2.6. Pretreatment of Recurrent IDHmut Glioma Impacts T-Cell Infiltration
As tumor treatment is known to potentially impact the tumor microenvironment, we sought to investigate this hypothesis in our patient collective. To mirror the diverse therapies applied before the reoccurrence of an IDHmut glioma, we divided our patient cohort into four groups: recurrent IDHmut glioma without prior radio- or chemotherapy, recurrent IDHmut glioma with prior radiotherapy, recurrent IDHmut glioma with prior chemotherapy, and recurrent IDHmut glioma with prior radio- and chemotherapy (Figure 4). The most pronounced effect was observed in patients with an astrocytoma that had received prior radiotherapy (Figure 4a–c). In recurrent astrocytoma, prior radiotherapy was associated with a significantly increased number of T cells in general (CD3+) as well as T helper and cytotoxic T cells in particular. However, in recurrent oligodendroglioma, this was only related to significantly higher numbers of cytotoxic T cells (Figure 4e). In contrast, prior treatment of recurrent tumors appeared to have no impact on the numbers of regulatory T cells (Figure S3).
2.7. Matched Pair Analysis Corroborates Beneficial Effects of Radiotherapy on T-Cell Infiltration
To strengthen our hypothesis that previous radiotherapy might enhance T-cell infiltration, we reanalyzed cases of our study sample where either primary and recurrent IDHmut gliomas or tumor tissues from two consecutive surgeries of the same patients were available. Accordingly, we identified 27 matched pairs. Of these, 19 pairs represented a combination of the primary tumor and its first recurrence, whereas the remaining eight matched pairs were obtained from the first and second recurrences.

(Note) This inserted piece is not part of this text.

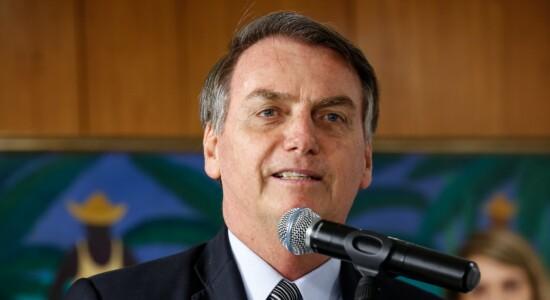 Presidente Jair Bolsonaro comemora a criação de empregos em setembro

Again, the most impressive effect was observed in patients receiving prior radiotherapy only, with an increase of T cells as well as of helper and cytotoxic T cells (Figure 5). In contrast, T-cell infiltration in patients who did not receive radio- or chemotherapy or who received combined previous radiochemotherapy led to inconsistent results. In this case, we frequently observed a decrease in tumor-infiltrating T cells. Changes in T-cell infiltration of individual cases are illustrated in Figures S4–S6. Collectively, matched pair analysis strongly supports the assumption of a beneficial impact of prior radiotherapy on T-cell infiltration.
3. Discussion
In the present study, we analyzed T-cell infiltration in a substantial number of primary and recurrent IDHmut gliomas by immunofluorescence staining followed by an objective counting of infiltrates in whole tissue slides and a software-based gating strategy. Through this reliable and robust measurement, we found a significantly higher T-cell infiltration in recurrent gliomas for T cells as well as for helper and cytotoxic T cells. Interestingly, this increased infiltration appears to be associated with the type of treatment of the primary tumor. Analysis of the entire study sample set as well as the subset of matched pairs displayed a consistent higher T-cell infiltration in recurrences when the preceding tumor was solely treated by radiotherapy. Altogether, this is the first study in IDHmut gliomas focusing on immunological changes during tumor progression not only providing exact values of T-cell infiltration instead of semiquantitative scores but also supporting the idea of long-term changes in the microenvironment depending on the treatment of the primary tumor.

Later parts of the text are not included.